33      Selon la Commission, le libellé de l’article 17, paragraphe 1, du décret législatif no 188/2003 indique très clairement qui détient le rôle décisionnel et à qui il revient de présenter des propositions. En outre, les évaluations effectuées par le ministre dans le cadre du processus décisionnel excéderaient le cadre du contenu du rapport motivé du gestionnaire. En effet, le ministre vérifierait la conformité de la proposition non seulement en fonction des critères visés à l’article 17, paragraphe 3, de ce décret législatif, mais également en fonction des exigences de l’équilibre comptable du gestionnaire.

34      La République italienne rappelle que l’organisme de contrôle peut exercer son activité de contrôle – en ce qui concerne l’application des niveaux de redevances qui sont ou semblent être restrictifs de la concurrence ou discriminatoires envers les entreprises – de sa propre initiative ou à la suite d’une demande des entreprises ferroviaires, soit au cours de la phase des négociations de la redevance avec le gestionnaire de l’infrastructure, soit après la fixation de cette redevance, notamment en ce qui concerne les sillons individuels.

[Enregistrements de questions spatiales]

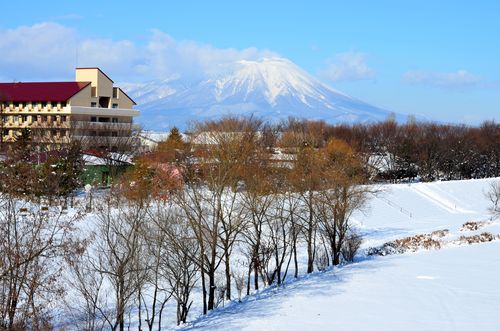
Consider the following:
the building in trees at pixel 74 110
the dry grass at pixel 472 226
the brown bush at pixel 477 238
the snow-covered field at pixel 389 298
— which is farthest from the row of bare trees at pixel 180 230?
the building in trees at pixel 74 110

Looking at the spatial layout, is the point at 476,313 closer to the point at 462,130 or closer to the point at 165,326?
the point at 165,326

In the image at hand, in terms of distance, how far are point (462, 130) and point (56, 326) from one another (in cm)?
6979

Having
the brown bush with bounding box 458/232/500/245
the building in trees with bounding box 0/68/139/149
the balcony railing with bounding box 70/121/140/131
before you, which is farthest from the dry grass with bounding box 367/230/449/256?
the balcony railing with bounding box 70/121/140/131

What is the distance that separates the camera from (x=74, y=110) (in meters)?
50.8

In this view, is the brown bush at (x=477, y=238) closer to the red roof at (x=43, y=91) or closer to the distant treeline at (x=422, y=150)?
the distant treeline at (x=422, y=150)

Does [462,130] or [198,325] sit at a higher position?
[462,130]

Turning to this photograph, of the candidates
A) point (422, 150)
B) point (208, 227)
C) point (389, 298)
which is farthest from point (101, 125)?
point (389, 298)

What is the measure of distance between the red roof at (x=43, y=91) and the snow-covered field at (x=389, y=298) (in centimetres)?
3136

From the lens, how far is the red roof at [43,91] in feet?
169

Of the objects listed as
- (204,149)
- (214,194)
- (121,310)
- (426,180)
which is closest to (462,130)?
(426,180)

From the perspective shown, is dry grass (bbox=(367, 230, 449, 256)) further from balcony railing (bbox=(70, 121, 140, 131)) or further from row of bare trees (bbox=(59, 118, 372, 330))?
balcony railing (bbox=(70, 121, 140, 131))

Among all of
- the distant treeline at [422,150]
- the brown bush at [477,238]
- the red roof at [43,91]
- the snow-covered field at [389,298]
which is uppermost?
the red roof at [43,91]

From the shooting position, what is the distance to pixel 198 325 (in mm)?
17250

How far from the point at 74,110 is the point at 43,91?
444 cm
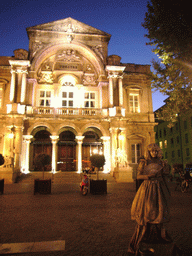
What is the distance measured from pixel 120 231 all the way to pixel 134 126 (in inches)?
742

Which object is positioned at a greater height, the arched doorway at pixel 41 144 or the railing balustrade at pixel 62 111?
the railing balustrade at pixel 62 111

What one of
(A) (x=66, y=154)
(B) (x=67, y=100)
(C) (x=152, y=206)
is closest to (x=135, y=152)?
(A) (x=66, y=154)

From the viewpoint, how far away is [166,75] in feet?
44.8

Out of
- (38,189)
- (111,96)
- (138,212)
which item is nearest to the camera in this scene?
(138,212)

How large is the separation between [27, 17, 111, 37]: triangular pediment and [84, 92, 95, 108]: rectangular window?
7.01 m

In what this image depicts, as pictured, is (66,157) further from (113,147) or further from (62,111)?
(113,147)

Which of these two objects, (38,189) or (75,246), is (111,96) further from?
(75,246)

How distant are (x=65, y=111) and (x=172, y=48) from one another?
1298cm

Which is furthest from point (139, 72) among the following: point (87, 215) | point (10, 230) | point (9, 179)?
point (10, 230)

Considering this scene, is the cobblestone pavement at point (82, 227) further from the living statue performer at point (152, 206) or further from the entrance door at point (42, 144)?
the entrance door at point (42, 144)

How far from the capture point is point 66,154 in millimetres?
23656

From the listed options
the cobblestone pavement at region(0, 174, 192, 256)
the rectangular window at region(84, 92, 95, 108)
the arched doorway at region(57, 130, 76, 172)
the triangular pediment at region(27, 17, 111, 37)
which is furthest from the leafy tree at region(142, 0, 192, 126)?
the triangular pediment at region(27, 17, 111, 37)

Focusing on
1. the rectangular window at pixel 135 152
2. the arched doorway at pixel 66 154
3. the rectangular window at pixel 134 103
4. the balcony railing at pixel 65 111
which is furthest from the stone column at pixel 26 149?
the rectangular window at pixel 134 103

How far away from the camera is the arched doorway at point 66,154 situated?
76.8 ft
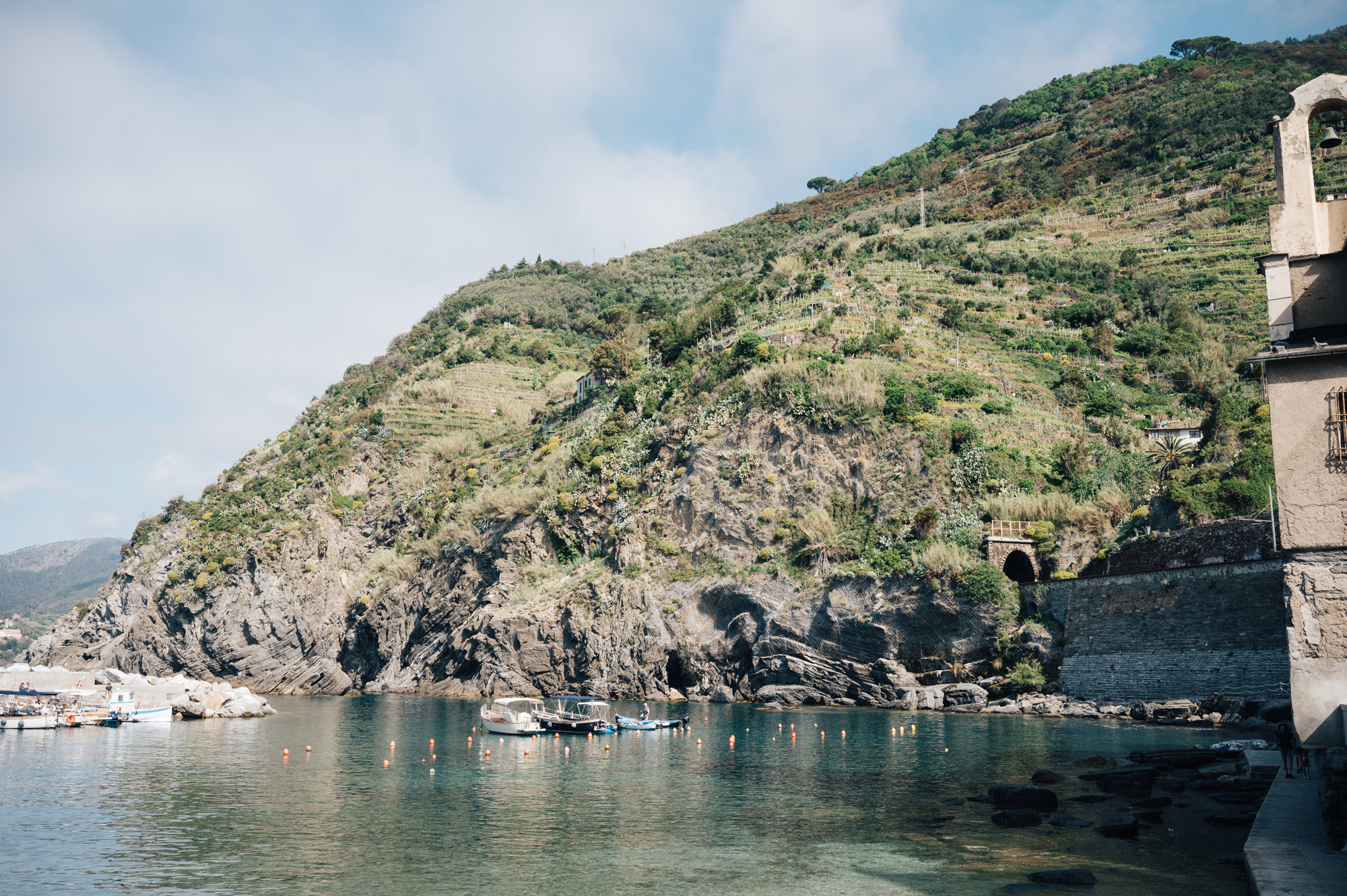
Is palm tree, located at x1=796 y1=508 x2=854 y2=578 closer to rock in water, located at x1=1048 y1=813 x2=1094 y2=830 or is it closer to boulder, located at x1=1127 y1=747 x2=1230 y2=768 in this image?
boulder, located at x1=1127 y1=747 x2=1230 y2=768

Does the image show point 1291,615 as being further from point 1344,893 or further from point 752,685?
point 752,685

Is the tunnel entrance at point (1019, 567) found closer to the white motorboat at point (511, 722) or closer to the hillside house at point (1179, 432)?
the hillside house at point (1179, 432)

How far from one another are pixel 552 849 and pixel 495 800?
6.90 m

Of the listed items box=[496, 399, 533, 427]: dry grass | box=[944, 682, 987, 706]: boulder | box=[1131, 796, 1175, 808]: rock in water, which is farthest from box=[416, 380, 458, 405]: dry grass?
box=[1131, 796, 1175, 808]: rock in water

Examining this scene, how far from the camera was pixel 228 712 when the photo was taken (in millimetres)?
54406

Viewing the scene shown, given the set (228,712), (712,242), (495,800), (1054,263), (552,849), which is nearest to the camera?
(552,849)

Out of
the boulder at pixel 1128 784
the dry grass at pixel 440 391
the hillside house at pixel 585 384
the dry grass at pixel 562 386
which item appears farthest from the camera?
the dry grass at pixel 562 386

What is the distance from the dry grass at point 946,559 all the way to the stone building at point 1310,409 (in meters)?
33.9

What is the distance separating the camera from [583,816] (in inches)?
927

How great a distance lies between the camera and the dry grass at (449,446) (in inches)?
3684

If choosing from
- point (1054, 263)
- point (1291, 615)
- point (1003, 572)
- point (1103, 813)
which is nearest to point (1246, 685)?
point (1003, 572)

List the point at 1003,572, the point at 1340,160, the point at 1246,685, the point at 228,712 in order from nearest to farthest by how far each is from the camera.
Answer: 1. the point at 1246,685
2. the point at 1003,572
3. the point at 228,712
4. the point at 1340,160

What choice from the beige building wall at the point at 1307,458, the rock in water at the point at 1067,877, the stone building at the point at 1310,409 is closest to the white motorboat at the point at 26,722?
the rock in water at the point at 1067,877

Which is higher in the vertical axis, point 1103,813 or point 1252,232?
point 1252,232
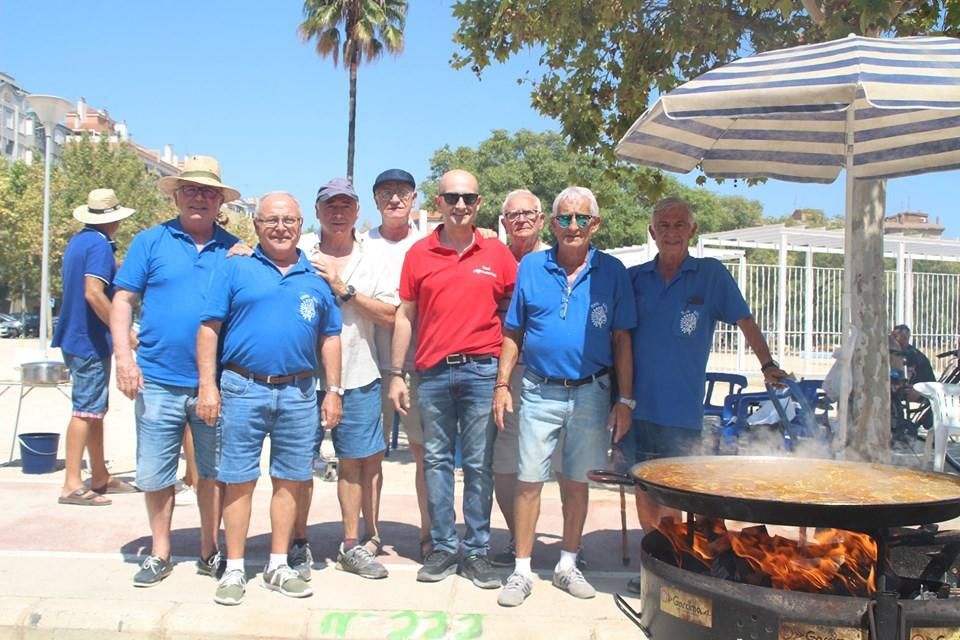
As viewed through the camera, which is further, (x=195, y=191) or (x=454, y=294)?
(x=195, y=191)

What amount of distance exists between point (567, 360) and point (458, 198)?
42.0 inches

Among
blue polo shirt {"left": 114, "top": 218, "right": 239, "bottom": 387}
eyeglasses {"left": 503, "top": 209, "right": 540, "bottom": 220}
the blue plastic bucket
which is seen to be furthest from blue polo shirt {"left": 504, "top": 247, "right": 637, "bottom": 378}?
the blue plastic bucket

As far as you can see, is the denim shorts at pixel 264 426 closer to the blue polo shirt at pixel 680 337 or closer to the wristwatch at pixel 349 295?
the wristwatch at pixel 349 295

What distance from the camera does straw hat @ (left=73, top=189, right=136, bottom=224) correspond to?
6566 mm

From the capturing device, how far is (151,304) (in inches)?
190

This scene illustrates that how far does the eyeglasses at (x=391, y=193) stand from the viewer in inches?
208

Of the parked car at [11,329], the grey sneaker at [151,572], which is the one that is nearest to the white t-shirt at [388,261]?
the grey sneaker at [151,572]

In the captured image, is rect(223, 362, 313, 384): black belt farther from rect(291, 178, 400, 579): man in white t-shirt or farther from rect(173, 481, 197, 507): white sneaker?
rect(173, 481, 197, 507): white sneaker

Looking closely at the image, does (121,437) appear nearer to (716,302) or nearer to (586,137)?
(586,137)

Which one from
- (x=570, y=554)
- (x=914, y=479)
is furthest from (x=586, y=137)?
(x=914, y=479)

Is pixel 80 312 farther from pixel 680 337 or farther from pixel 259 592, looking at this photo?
pixel 680 337

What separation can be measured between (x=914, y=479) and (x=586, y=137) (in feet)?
19.8

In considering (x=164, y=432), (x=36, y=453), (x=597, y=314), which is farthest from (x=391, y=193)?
(x=36, y=453)

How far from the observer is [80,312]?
659 centimetres
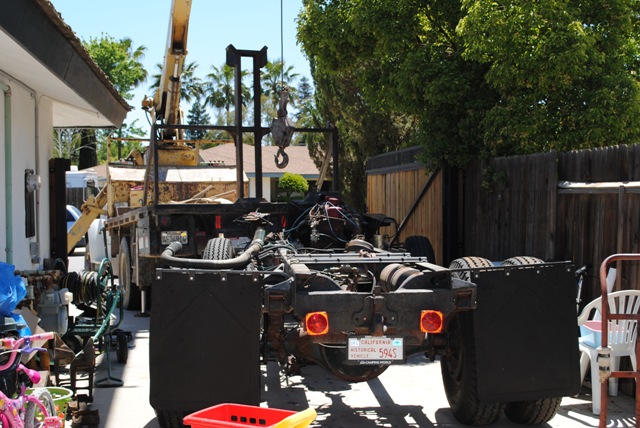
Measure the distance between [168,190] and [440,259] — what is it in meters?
4.46

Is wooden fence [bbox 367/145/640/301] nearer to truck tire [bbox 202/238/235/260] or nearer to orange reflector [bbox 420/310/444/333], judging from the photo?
orange reflector [bbox 420/310/444/333]

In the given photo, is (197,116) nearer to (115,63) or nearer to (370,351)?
(115,63)

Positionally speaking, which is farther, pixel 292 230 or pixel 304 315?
pixel 292 230

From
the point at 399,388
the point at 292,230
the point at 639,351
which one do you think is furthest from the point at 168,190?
the point at 639,351

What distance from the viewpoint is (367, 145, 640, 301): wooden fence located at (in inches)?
291

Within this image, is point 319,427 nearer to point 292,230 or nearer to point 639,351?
point 639,351

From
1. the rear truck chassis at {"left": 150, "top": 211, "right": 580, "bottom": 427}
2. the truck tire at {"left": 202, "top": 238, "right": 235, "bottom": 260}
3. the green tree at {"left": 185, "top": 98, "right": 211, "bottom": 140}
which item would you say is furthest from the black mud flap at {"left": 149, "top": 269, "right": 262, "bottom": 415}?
the green tree at {"left": 185, "top": 98, "right": 211, "bottom": 140}

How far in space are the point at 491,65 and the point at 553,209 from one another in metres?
2.48

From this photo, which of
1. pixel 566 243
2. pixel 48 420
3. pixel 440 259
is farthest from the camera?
pixel 440 259

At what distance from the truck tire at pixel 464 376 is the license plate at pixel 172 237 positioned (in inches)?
195

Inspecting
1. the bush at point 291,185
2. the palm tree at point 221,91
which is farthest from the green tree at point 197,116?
the bush at point 291,185

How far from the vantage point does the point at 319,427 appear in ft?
20.5

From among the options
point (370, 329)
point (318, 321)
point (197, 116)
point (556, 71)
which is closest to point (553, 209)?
point (556, 71)

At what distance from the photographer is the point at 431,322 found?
552 centimetres
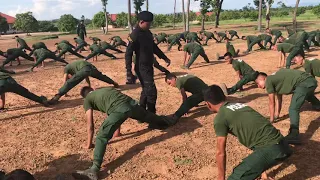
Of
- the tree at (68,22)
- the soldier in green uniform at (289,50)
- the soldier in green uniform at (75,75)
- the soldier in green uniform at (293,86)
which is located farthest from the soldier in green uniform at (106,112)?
the tree at (68,22)

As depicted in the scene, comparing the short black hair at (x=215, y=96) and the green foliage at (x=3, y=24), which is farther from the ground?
the green foliage at (x=3, y=24)

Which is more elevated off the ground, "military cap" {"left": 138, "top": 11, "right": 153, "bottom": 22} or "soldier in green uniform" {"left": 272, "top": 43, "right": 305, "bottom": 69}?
"military cap" {"left": 138, "top": 11, "right": 153, "bottom": 22}

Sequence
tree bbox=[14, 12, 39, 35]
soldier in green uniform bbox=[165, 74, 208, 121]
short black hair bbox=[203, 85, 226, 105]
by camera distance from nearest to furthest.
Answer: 1. short black hair bbox=[203, 85, 226, 105]
2. soldier in green uniform bbox=[165, 74, 208, 121]
3. tree bbox=[14, 12, 39, 35]

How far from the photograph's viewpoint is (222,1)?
44156 millimetres

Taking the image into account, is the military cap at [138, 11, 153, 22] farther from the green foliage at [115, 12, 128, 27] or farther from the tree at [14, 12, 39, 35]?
the green foliage at [115, 12, 128, 27]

Travail à faire =>
1 – Dans le texte sur les redevances ferroviaires, en plus des critères de l'article 17, paragraphe 3, par rapport à quoi le ministre vérifierait-il que la proposition est conforme ?
2 – Recopiez mot pour mot, dans le texte sur les redevances ferroviaires, tout ce qui va de "34      La République italienne" jusqu'à "les sillons individuels.".

Les réponses =>
1 – Par rapport aux exigences de l'équilibre comptable du gestionnaire.

2 –
34      La République italienne rappelle que l’organisme de contrôle peut exercer son activité de contrôle – en ce qui concerne l’application des niveaux de redevances qui sont ou semblent être restrictifs de la concurrence ou discriminatoires envers les entreprises – de sa propre initiative ou à la suite d’une demande des entreprises ferroviaires, soit au cours de la phase des négociations de la redevance avec le gestionnaire de l’infrastructure, soit après la fixation de cette redevance, notamment en ce qui concerne les sillons individuels.